Like Jeff Stoughton, Kevin Martin is in a curling no man's land.

The decorated skip, flush with four Brier championships, a world title and an Olympic gold medal, has confirmed that he is without a team at the end of this season. The rumours of front-end players Ben Hebert and Marc Kennedy leaving are true. They'll join forces with Martin rival Kevin Koe, whose current team is in Beijing, China, representing Canada at the upcoming World Men's Curling Championship.

"I can't confirm that I'm looking for a new roster but I can confirm that Marc and Ben are going to curl with Kev, yeah. I haven't decided if I'm going to curl again at all," Martin told Canadian Press.

That Martin can't confirm he's looking for a new team will only fuel speculation that he is seriously considering retirement, although he has said recently that he wouldn't mind playing a year or two more.

Hebert and Kennedy's move, as well as vice Dave Nedohin's apparent decision to take some time off from the game, means Martin needs a completely new set of teammates, if he is to end his stellar career with one final hurrah.

With Glenn Howard confirming that his longtime second, Brent Laing, is also joining Koe's rink, there are gale force winds blowing through Canadian curling on both the men's and women's sides.

Yesterday, Rachel Homan announced that her two-time Canadian championship team was parting ways with second Alison Kreviazuk and adding Joanne Courtney to the roster.

Sunday, Stoughton confirmed that his Manitoba championship team was splitting up, leaving him wondering about his future as well.

It's an unprecedented situation, really, with all these big changes being announced while the current season is still underway. It makes last year's bombshell announcement that John Morris was leaving the Martin rink (which was made after the season) seem quaint.

"I sure wish none of this stuff [came] out," Martin told CP. "I'm not exactly sure how it did but it's too bad."

The curling community has always been one filled with idle talk and lots and lots of behind-the-scenes stories, gossip and innuendo.

Still, the amount of chatter this season has been taken to warp speed and announcements that usually come long after the pebbled ice has been shoveled out of the clubs are being made now. That three legendary skips have been affected by these moves and face uncertain futures is a little astounding as well.

And what of Koe's current team?

Halfway around the world, a squad that knows it won't exist in a month is representing Canada at the World Championships. That may not necessarily be a first, but to have it be public knowledge, is. If the team struggles in Beijing, there are those who will question whether their hearts were truly in it and whether their minds might, instead, have been on the next Olympic cycle.

Koe wouldn't comment before he left for Beijing, nor would any of his current teammates. Laing declined comment as did Hebert, according to CP. At the time of this posting, I had not heard back from Kennedy. That their formal announcement was jumped by Howard and Martin may not sit well with them.

Koe already has a hell of a team. With Hebert, Laing and Kennedy he will have another one, that is beyond doubt.

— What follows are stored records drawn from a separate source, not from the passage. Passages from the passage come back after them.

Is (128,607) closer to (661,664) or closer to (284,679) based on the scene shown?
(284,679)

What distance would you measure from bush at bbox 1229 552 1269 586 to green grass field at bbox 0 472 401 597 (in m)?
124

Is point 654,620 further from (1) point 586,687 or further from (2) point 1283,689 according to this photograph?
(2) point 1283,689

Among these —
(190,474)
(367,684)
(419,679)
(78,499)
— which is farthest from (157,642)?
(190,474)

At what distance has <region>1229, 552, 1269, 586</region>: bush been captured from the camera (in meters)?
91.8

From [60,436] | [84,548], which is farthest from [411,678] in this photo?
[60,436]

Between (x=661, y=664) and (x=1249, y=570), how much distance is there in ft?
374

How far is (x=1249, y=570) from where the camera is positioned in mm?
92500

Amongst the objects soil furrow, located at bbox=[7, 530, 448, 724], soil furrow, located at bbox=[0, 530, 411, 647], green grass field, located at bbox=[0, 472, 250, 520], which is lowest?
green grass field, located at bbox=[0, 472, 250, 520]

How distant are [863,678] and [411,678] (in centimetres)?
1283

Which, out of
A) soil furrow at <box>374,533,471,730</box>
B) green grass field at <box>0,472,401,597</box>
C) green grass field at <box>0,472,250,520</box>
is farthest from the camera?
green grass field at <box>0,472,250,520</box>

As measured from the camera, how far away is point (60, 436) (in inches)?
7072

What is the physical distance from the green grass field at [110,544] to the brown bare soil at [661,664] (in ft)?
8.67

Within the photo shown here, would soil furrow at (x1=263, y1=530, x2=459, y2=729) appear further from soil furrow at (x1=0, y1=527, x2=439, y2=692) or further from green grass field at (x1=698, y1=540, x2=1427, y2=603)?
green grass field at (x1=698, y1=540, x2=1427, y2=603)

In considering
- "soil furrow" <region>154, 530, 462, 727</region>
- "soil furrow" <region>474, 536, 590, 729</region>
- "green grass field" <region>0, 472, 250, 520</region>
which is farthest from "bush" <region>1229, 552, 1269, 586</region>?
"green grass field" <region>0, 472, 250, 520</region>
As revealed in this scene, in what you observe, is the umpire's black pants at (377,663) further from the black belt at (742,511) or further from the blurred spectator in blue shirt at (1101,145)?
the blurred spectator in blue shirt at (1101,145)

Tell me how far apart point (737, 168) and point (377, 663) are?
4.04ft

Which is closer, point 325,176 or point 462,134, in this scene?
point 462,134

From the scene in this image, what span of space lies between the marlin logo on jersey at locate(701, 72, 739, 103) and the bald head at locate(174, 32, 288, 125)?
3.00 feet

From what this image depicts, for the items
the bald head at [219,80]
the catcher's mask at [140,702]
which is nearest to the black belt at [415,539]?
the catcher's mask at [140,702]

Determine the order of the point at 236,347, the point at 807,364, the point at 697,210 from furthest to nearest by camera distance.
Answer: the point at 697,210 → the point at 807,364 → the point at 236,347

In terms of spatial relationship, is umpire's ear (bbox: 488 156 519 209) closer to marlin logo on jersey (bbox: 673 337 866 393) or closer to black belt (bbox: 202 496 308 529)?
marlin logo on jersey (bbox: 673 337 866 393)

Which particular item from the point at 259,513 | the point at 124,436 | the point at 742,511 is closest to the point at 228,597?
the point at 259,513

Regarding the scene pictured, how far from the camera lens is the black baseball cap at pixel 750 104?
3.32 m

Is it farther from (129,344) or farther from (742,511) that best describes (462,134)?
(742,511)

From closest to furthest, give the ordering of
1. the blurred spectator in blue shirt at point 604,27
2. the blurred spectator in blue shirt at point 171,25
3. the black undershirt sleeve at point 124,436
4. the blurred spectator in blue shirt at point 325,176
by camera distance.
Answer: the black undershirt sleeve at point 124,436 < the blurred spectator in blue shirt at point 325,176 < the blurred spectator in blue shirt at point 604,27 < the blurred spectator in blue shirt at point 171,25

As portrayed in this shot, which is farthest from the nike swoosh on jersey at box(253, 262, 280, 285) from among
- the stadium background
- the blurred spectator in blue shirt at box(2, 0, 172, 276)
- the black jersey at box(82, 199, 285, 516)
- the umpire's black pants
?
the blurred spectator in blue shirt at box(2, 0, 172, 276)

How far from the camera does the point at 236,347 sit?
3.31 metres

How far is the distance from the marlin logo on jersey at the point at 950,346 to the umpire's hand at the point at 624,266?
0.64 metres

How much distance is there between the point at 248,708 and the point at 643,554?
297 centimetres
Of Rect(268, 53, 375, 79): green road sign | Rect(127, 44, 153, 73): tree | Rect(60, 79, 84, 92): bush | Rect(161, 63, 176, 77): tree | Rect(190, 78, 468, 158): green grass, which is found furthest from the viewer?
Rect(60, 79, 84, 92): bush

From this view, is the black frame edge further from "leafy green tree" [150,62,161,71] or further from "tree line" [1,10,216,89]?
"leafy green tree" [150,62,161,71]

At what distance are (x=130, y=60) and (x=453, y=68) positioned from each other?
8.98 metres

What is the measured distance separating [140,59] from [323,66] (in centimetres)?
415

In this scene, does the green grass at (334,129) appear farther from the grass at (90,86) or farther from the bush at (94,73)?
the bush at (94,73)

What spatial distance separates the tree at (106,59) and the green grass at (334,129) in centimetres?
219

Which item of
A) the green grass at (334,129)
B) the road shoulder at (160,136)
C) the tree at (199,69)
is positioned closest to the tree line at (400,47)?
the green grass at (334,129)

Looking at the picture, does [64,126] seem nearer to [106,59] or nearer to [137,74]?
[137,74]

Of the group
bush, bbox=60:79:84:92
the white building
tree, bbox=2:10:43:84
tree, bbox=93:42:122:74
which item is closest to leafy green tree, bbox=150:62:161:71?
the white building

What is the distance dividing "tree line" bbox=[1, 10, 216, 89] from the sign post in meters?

The merging of all that talent will ripple throughout the curling world as Martin and Howard head into the off-season with holes to fill. Combined with Stoughton's unsettled situation, there may never before have been a wind up to a season filled with such intrigue.

With all these teams getting together, in April, in Summerside and with so many of them knowing it will be their last major event together, maybe organizers ought to rename it the "Ex-Players' Championship."

A major Canadian curling sea change is underway.